The challenge cites Catholic Church Canon Law and also notes the church likely does not hold title to the land and building – which was financed and built by local families without church input after the original church burnt down in the 1920s.

Parishioners have consistently complained of a complete lack of communication from the Wairarapa priest and Wellington hierarchy.

As recently as February a leading local Catholic noted about the deconsecration decision:

“No discussion with the Martinborough people. Just done.”

Last November parish priest Father Bruce England told the Martinborough congregation in a note that local mass and other services had ended and key local people should “discuss the items within the church and hall for removal and storage for future use within the remaining churches in our parish.

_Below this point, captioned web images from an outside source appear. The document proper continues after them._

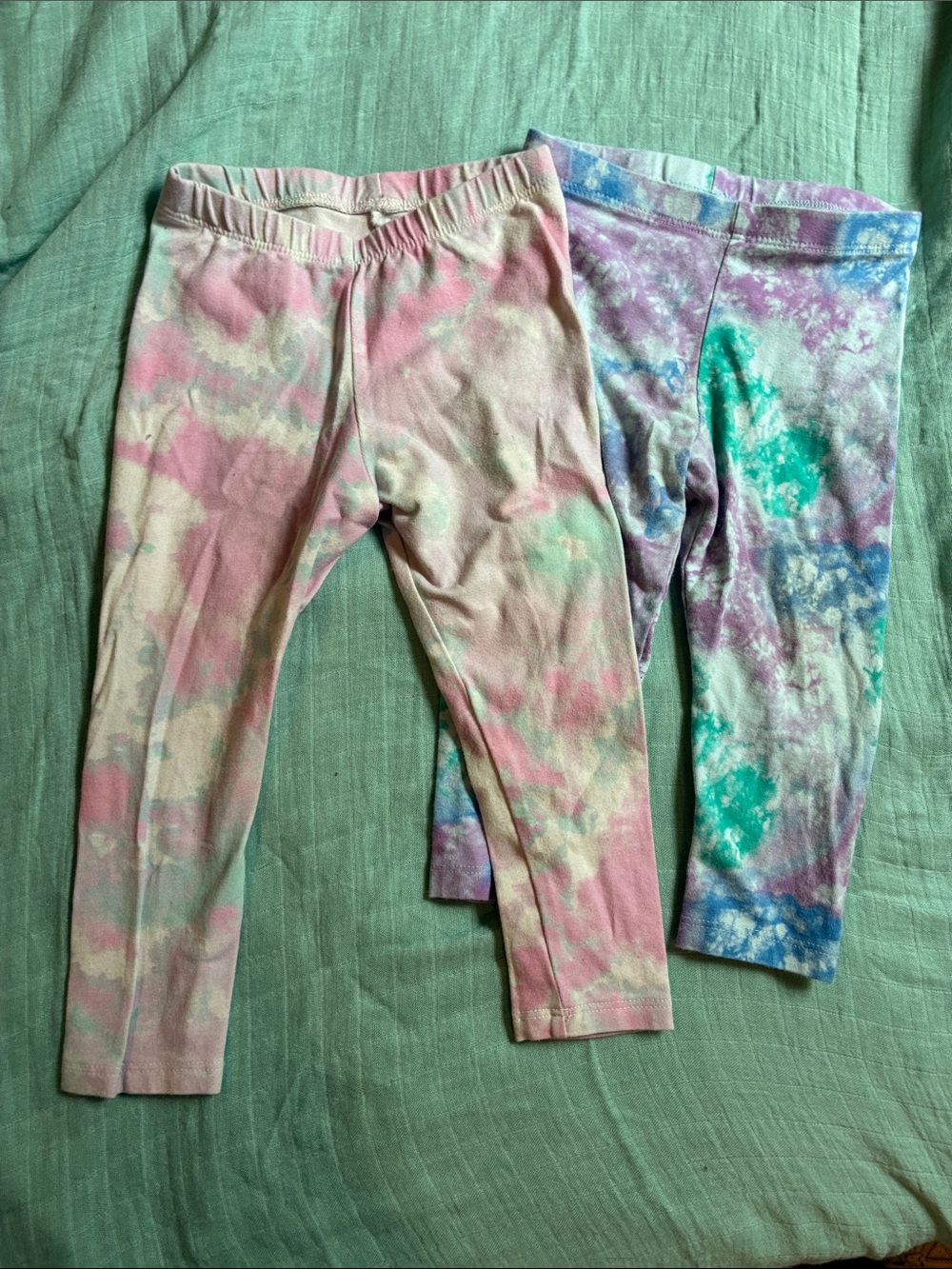 Set of Tie Dye Leggings
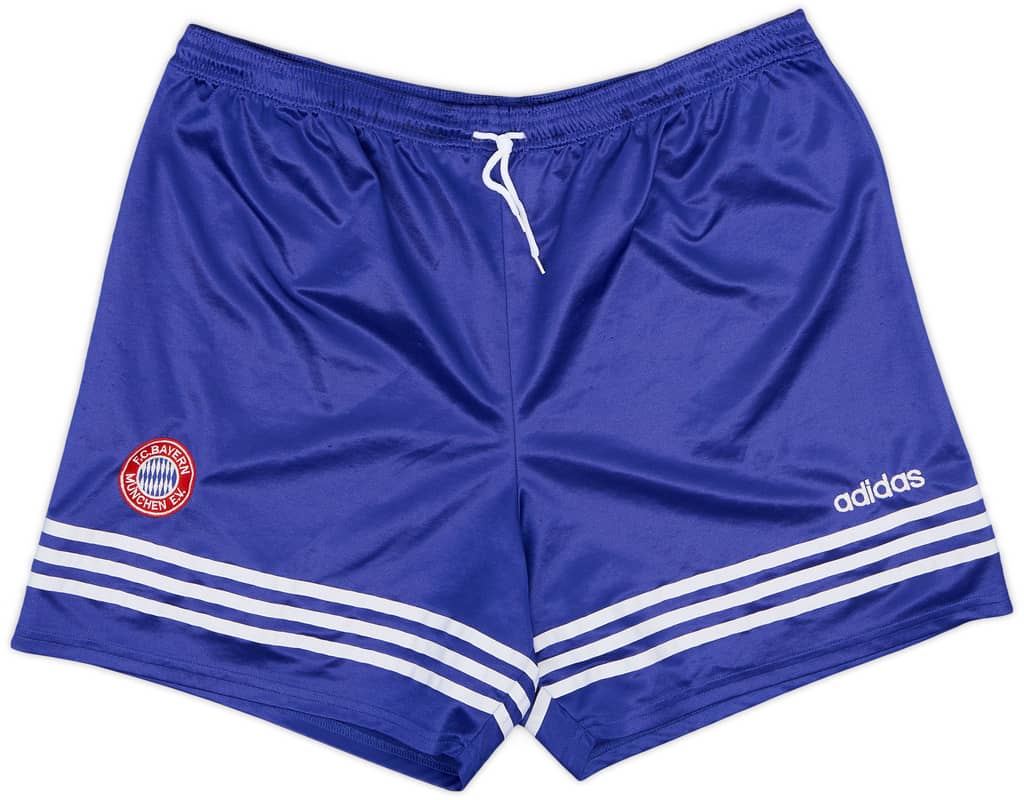 1995-97 Bayern Munich Home Shorts - 7/10 - (XL)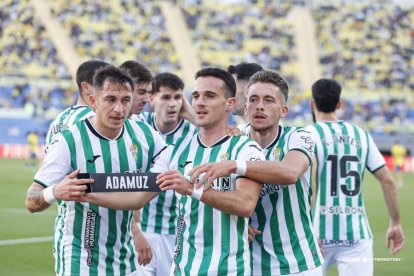 El Córdoba da un golpe de autoridad en Gran Canaria ante Las Palmas.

“We will also need to prepare the property for de-Consecration and sale in the near future.”

As one parishioner noted next day: “Hi all, I had to sit down last evening when I read this and have a gin !! But the sun shone today!!!!!!!!!!!!”

Another replied: “Unbelievable! And they wonder why Catholicism is becoming a thing of the past. I’m beyond sad and angry.”

In late February, a parish group newsletter spelled out local concerns.

“Our spiritual needs are not being met. Leaving us with no meeting place and out on a limb, no public transport to get to Featherston/ Masterton on Sundays really amounts to elderly abuse.

“Nobody cares. The Church does not care. The faithful have had their Church/ meeting place taken from them. The church has abandoned us.

“It is not as though the Church has put money into Martinborough – the people have for over 100 years. So we need to be looked after.”

Parishioner Dan Riddiford wrote their legal challenge to His Eminence, Luis Cardinal Tagle, at The Vatican:

“The earthquake risk of the Church in Martinborough can be affordably fixed, but we in Martinborough were never given the opportunity to organize and pay for that. After 5 years of official excuses we ask for that opportunity.

“We submit that the real reason was the (Wairarapa Church) Finance Committee had a simplistic pre-determination that the material presence of the Catholic Church in Martinborough should be removed (expropriated) to fund reconstruction of a new Church in Masterton and a new Church in Featherston, since Masterton a much larger town of over 20,000 persons was unable to do for themselves.”

Riddiford told New Zealand “CathNews” that “rural parishes should not be forced to adopt a model of church that fits a city where churches are 5-10 minutes away and there is a public transport system.”

Under the current earthquake strengethening requirements, St Athony’s could continue holding Mass and other services until 2033 without remedial work.

The Catholic Church has only a single priest in Wairarapa.